Long read, but good...

 

Kam Chancellor had the microphone first.

“L.O.B., baby,” he announced, “we’re gonna sing this song for y’all.”

As Brandon Browner settled beside him, a shirtless Earl Thomas grabbed the mic next. They turned toward Richard Sherman, the man of the hour, and began to croon.

“Happy birthday to youuu.”

Sherman laughed, then pantomimed choir director hand signals as they continued.

“Happy birthday to you. Happy birthday to 2-5. Happy birthday to youuu.”

It was the final week of March 2018. Sherman had recently signed with the rival 49ers after being cut by the Seahawks. Chancellor was battling a neck injury that would end his football career that summer. Thomas was in a contract dispute that would ultimately end his Seattle tenure.

Then there was Browner, the fourth member of the original “Legion of Boom” secondary who was floundering in his post-football life.

Browner was in Punta Cana, Dominican Republic, simultaneously celebrating Sherman’s 30th birthday and his wedding before a group of 180 friends and family, including nearly half of the starters from the Seahawks’ Super Bowl 48 championship roster. The weather was sunny and relaxing, perfect for the occasion. The former teammates reminisced about their playing days over drinks by the pool or while lounging at the beach.

The day of the wedding was one to remember. The guys hung out in Sherman’s room, holding court in a wide-ranging discussion — religion, marriage, children. It was a deeper dive into one another’s lives than they were used to; Sherman calls it one of the best nights of his life.

In his five-year NFL career, Browner made the Pro Bowl, won Super Bowl rings under Pete Carroll and Bill Belichick and was named a defensive captain in his lone season with the Saints, but his closest friends were still his LOB co-founders. During a golf cart ride from the beach to the hotel, Browner turned to defensive end Cliff Avril and said, “I needed this, man.”

What he needed, even if Browner couldn’t articulate it, was football. He needed the game to contain the aggression and desperation that characterized him as a player. He also needed to be back with his boys, to be part of a team.

• Material supplied

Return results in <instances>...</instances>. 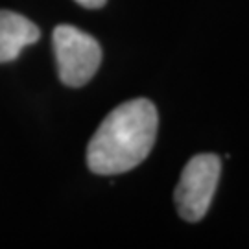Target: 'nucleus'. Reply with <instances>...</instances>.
Returning a JSON list of instances; mask_svg holds the SVG:
<instances>
[{
    "label": "nucleus",
    "instance_id": "obj_5",
    "mask_svg": "<svg viewBox=\"0 0 249 249\" xmlns=\"http://www.w3.org/2000/svg\"><path fill=\"white\" fill-rule=\"evenodd\" d=\"M74 2H78V4H80V6H83V8L96 9V8H102V6H106L107 0H74Z\"/></svg>",
    "mask_w": 249,
    "mask_h": 249
},
{
    "label": "nucleus",
    "instance_id": "obj_3",
    "mask_svg": "<svg viewBox=\"0 0 249 249\" xmlns=\"http://www.w3.org/2000/svg\"><path fill=\"white\" fill-rule=\"evenodd\" d=\"M222 174V159L214 153L194 155L183 168L174 192L178 214L187 222H199L213 203Z\"/></svg>",
    "mask_w": 249,
    "mask_h": 249
},
{
    "label": "nucleus",
    "instance_id": "obj_4",
    "mask_svg": "<svg viewBox=\"0 0 249 249\" xmlns=\"http://www.w3.org/2000/svg\"><path fill=\"white\" fill-rule=\"evenodd\" d=\"M41 37L39 28L30 18L15 11H0V63L13 61L20 50Z\"/></svg>",
    "mask_w": 249,
    "mask_h": 249
},
{
    "label": "nucleus",
    "instance_id": "obj_1",
    "mask_svg": "<svg viewBox=\"0 0 249 249\" xmlns=\"http://www.w3.org/2000/svg\"><path fill=\"white\" fill-rule=\"evenodd\" d=\"M157 109L146 98L113 109L87 146V164L98 176H116L137 168L155 144Z\"/></svg>",
    "mask_w": 249,
    "mask_h": 249
},
{
    "label": "nucleus",
    "instance_id": "obj_2",
    "mask_svg": "<svg viewBox=\"0 0 249 249\" xmlns=\"http://www.w3.org/2000/svg\"><path fill=\"white\" fill-rule=\"evenodd\" d=\"M53 53L59 80L69 87H83L92 80L102 63V46L92 36L71 24L53 30Z\"/></svg>",
    "mask_w": 249,
    "mask_h": 249
}]
</instances>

• What is asked
a - Summarize the Legion of Boom excerpt in two sentences.
b - Answer these questions using the Legion of Boom excerpt:
(i) Which team had Richard Sherman recently signed with?
(ii) How many friends and family were in the group in Punta Cana?
(iii) To whom did Browner say, "I needed this, man"?

• Exercise answers
a - In late March 2018, Kam Chancellor, Earl Thomas, and Brandon Browner sang "Happy Birthday" to Richard Sherman in Punta Cana, Dominican Republic, at a gathering of 180 friends and family that celebrated both Sherman's 30th birthday and a wedding. The original members of the Legion of Boom were all at turning points in their careers, and Browner, who was floundering after football, told Cliff Avril, "I needed this, man," because he needed the game and his place on a team.

b -
(i) The 49ers.
(ii) 180.
(iii) Defensive end Cliff Avril.